Selected excerpt =>
+ + + +

Tuesday, February 19, 2013

Sweet Sequester

Currently one of the biggest news items nationally in the USA is that of the upcoming US federal budget cuts commonly referred to as sequester. Sequestration is a product of the 2011 budget deal. Part of that bill was a requirement that a bipartisan committee come up with a plan to cut the budget. If it failed, this would trigger a series of automatic budget cuts called sequestration. The result is about a 5% cut to domestic spending and a 7% cut to our military, or about an $85 billion cut from the annual budget, or about 2.3% of total government spending.

The democrats are railing against these budget cuts because they feel it will cut essential services and harm our economy. War hawk republicans are railing against the cuts because they think it will degrade our military readiness. The resulting shrieks are being replayed in both left leaning and right leaning news outlets. The irony of this is that government (many of those same politicians in fact) voted for this outcome in the first place when they approved the new debt limit deal in 2011. At that time everyone agreed that our debt was out of hand and the 60% increase in our national debt was a disgrace ($10 trillion when Bush left office to $16 trillion today). But now that they have to take the medicine they prescribed they are whining like spoiled children. It's even funnier still because both parties sabotaged the bipartisan budget negotiations by demanding things the other side would never accept.

+ + + +

Study questions =>
(a) Answer these about the sequester post:
(i) What did the post say would trigger sequestration's automatic budget cuts?
(ii) What percentage cut to the military does the post give?
(iii) According to the post, how large was the national debt when Bush left office?
(b) Please reproduce the sequester post word for word, everything from "Tuesday, February 19, 2013" down to "total government spending.".
(c) Continue the sequester post with the text that comes after its final sentence.

+ + + +

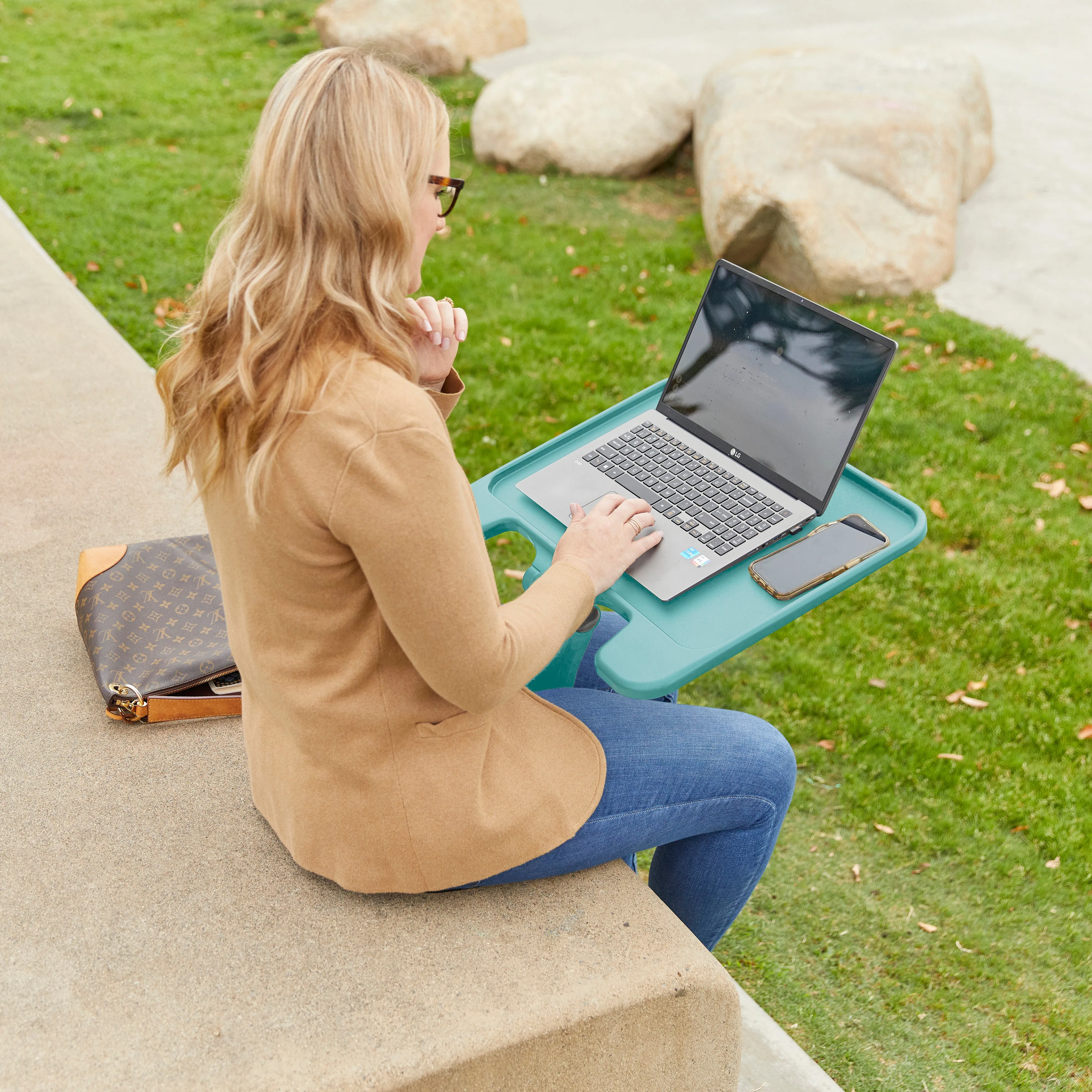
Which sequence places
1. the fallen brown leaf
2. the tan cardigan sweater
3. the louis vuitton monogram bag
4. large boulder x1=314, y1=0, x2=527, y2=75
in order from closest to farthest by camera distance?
the tan cardigan sweater, the louis vuitton monogram bag, the fallen brown leaf, large boulder x1=314, y1=0, x2=527, y2=75

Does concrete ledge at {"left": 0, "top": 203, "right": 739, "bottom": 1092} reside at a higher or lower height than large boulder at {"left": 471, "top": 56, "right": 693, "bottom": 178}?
lower

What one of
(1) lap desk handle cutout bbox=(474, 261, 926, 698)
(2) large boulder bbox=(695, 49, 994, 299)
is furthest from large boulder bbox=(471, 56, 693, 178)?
(1) lap desk handle cutout bbox=(474, 261, 926, 698)

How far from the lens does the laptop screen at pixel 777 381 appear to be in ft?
7.13

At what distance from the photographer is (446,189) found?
1.82 m

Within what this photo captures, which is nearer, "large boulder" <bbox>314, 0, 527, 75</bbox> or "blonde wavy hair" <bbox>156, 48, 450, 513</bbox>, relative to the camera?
"blonde wavy hair" <bbox>156, 48, 450, 513</bbox>

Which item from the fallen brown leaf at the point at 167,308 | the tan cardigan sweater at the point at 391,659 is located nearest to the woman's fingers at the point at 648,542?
the tan cardigan sweater at the point at 391,659

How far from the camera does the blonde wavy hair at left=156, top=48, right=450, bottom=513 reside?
1566 mm

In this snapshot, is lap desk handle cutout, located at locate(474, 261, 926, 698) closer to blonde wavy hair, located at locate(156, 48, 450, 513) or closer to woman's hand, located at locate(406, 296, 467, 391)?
woman's hand, located at locate(406, 296, 467, 391)

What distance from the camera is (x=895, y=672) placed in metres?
3.84

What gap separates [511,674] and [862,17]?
10871mm

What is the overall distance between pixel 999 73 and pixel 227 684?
28.7ft

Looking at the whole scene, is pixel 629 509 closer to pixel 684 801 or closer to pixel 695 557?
pixel 695 557

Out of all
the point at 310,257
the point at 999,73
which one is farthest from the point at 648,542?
the point at 999,73

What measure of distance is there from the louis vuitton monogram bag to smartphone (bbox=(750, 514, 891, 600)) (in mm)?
1238
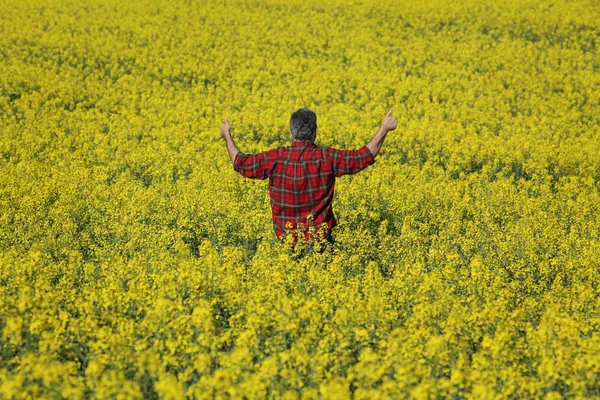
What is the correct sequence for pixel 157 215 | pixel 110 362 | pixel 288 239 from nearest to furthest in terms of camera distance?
pixel 110 362 → pixel 288 239 → pixel 157 215

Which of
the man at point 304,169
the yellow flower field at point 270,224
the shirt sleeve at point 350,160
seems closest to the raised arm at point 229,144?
the man at point 304,169

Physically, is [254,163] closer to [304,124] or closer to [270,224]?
[304,124]

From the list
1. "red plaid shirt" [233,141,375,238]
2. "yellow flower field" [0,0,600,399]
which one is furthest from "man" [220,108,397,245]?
"yellow flower field" [0,0,600,399]

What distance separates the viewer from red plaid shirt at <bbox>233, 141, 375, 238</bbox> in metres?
5.95

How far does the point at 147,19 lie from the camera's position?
82.9ft

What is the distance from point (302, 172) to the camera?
6.02 m

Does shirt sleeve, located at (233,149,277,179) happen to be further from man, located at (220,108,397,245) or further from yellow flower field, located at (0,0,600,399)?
yellow flower field, located at (0,0,600,399)

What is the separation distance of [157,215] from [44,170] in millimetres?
3556

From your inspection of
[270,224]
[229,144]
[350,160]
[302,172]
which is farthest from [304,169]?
[270,224]

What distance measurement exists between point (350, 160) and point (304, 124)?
1.77ft

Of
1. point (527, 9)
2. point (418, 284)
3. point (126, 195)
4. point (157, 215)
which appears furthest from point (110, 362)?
point (527, 9)

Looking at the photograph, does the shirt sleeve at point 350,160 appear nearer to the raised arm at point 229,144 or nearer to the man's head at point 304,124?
the man's head at point 304,124

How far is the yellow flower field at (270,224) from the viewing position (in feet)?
15.8

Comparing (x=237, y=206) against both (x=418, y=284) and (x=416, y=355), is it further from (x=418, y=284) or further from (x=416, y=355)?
(x=416, y=355)
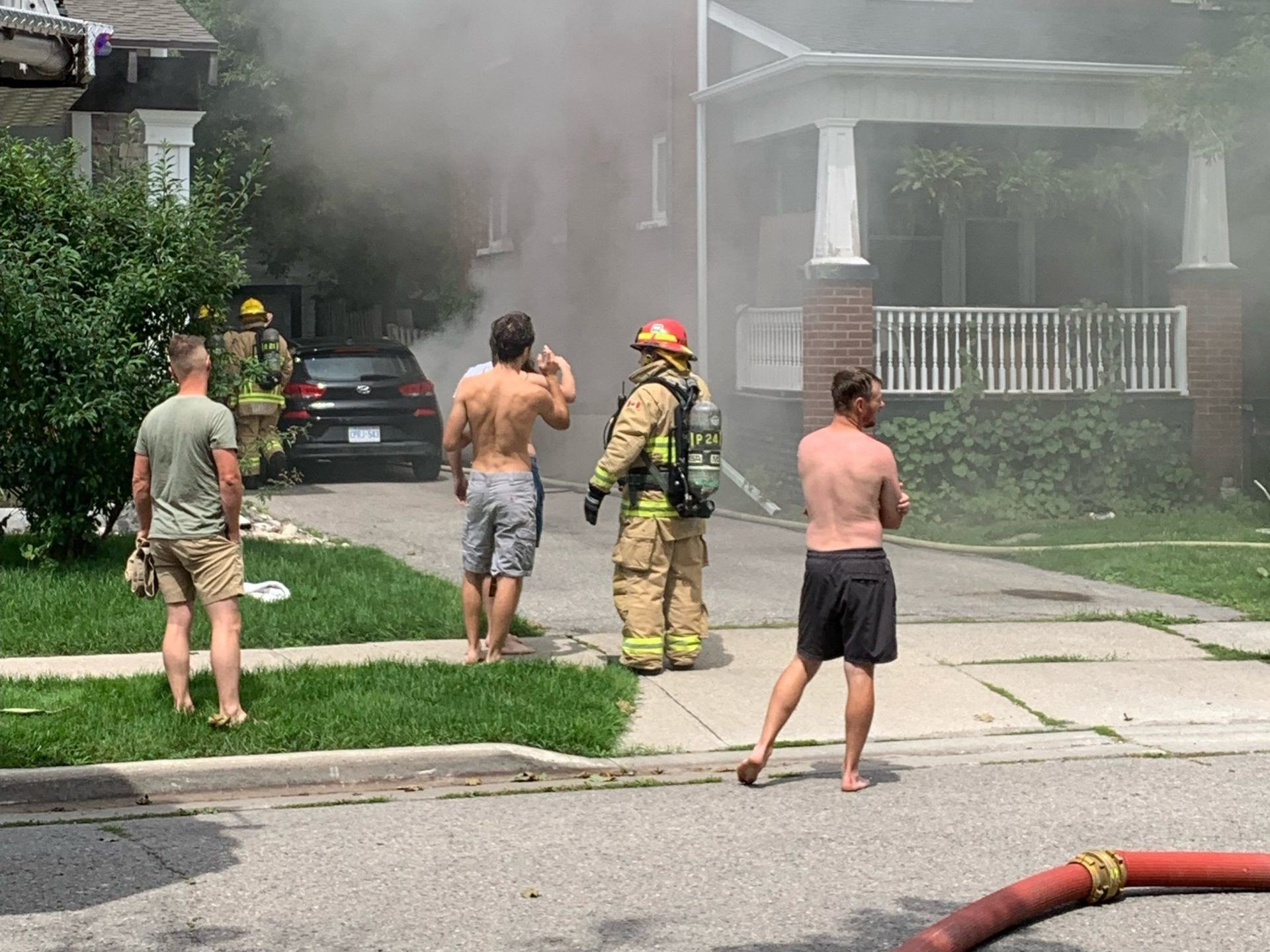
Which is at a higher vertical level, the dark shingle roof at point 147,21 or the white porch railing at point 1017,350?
the dark shingle roof at point 147,21

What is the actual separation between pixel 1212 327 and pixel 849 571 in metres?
10.5

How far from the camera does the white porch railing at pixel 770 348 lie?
15.9m

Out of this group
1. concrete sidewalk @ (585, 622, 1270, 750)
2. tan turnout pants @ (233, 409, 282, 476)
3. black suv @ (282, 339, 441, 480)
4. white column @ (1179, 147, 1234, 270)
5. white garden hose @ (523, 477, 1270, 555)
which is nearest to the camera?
concrete sidewalk @ (585, 622, 1270, 750)

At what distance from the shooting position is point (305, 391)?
17281mm

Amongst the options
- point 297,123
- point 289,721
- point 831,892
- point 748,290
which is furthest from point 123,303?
point 297,123

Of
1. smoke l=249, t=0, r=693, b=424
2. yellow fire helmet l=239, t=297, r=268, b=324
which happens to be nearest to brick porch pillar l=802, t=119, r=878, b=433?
smoke l=249, t=0, r=693, b=424

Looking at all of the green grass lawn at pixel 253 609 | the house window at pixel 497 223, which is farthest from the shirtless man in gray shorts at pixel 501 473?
the house window at pixel 497 223

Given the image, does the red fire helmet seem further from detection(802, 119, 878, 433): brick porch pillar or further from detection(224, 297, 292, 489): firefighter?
detection(802, 119, 878, 433): brick porch pillar

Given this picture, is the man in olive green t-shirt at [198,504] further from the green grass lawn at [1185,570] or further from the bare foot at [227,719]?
the green grass lawn at [1185,570]

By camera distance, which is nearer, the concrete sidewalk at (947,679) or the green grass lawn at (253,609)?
the concrete sidewalk at (947,679)

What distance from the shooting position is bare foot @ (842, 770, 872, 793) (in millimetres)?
6516

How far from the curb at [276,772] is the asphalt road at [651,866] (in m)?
0.35

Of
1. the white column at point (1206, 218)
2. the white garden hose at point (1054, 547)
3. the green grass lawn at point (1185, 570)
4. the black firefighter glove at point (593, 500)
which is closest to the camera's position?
the black firefighter glove at point (593, 500)

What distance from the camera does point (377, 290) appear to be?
2658 centimetres
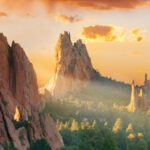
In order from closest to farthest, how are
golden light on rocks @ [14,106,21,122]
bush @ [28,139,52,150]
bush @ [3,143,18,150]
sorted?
bush @ [3,143,18,150] → bush @ [28,139,52,150] → golden light on rocks @ [14,106,21,122]

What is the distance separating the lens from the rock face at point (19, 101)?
91.2 metres

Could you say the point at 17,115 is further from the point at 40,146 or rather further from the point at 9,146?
the point at 9,146

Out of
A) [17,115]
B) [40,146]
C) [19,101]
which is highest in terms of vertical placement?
[19,101]

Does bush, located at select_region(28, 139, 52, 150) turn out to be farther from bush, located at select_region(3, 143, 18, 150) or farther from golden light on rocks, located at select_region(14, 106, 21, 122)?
golden light on rocks, located at select_region(14, 106, 21, 122)

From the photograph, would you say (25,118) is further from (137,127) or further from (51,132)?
(137,127)

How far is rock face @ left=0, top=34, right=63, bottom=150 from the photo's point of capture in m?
91.2

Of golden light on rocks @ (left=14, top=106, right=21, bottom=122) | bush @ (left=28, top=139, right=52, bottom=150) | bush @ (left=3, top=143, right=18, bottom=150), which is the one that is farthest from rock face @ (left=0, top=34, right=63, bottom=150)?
bush @ (left=28, top=139, right=52, bottom=150)

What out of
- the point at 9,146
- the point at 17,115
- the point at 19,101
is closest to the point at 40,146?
the point at 9,146

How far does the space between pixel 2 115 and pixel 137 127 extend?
9886 centimetres

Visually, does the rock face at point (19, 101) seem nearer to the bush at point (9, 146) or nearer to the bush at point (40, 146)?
the bush at point (9, 146)

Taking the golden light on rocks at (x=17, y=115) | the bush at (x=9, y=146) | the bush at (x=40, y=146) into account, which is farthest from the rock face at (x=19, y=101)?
the bush at (x=40, y=146)

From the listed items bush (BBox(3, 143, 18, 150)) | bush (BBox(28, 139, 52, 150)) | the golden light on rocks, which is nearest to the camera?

+ + + +

Solved problems =>
(a)
(i) The bipartisan committee failing to come up with a plan to cut the budget.
(ii) 7%.
(iii) $10 trillion.

(b)
Tuesday, February 19, 2013

Sweet Sequester

Currently one of the biggest news items nationally in the USA is that of the upcoming US federal budget cuts commonly referred to as sequester. Sequestration is a product of the 2011 budget deal. Part of that bill was a requirement that a bipartisan committee come up with a plan to cut the budget. If it failed, this would trigger a series of automatic budget cuts called sequestration. The result is about a 5% cut to domestic spending and a 7% cut to our military, or about an $85 billion cut from the annual budget, or about 2.3% of total government spending.

(c)
So the question that remains is, how bad is this for our economy? On the one hand, a government budget cut tends to go directly to GDP, just as any spending cut does (either public or private). On the other hand, we have a $15 trillion GDP, so $85 billion is 0.006% (rounded  up) of our GDP. Compare that to the $160 billion dollar Obama tax increase for the 2013 fiscal year, a tax increase Obama has sworn will not affect the economy at all. After all, these budget cuts are almost half the amount of new tax revenue. So if this tax increase (which typically decreases GDP the amount of the increase) won't affect the economy according to our dear leader, why such hew and cry about the smaller sequestration cut? Either he is lying about the tax increase, lying about the budget cuts, or he doesn't understand basic economics.

The real reason for this is obvious, and obviously partisan. Democrats love government spending and high taxes. They hate small government, low budgets and generally allowing anyone who is not living in abject poverty keeping the money they earn. Conversely, while republicans love smaller government (supposedly, I would be remiss in not pointing out that the Bush administration increased the budget and budget deficits as well) they are not generally fans of shrinking our military (or allowing the rest of the world govern themselves without being beholden to our military might).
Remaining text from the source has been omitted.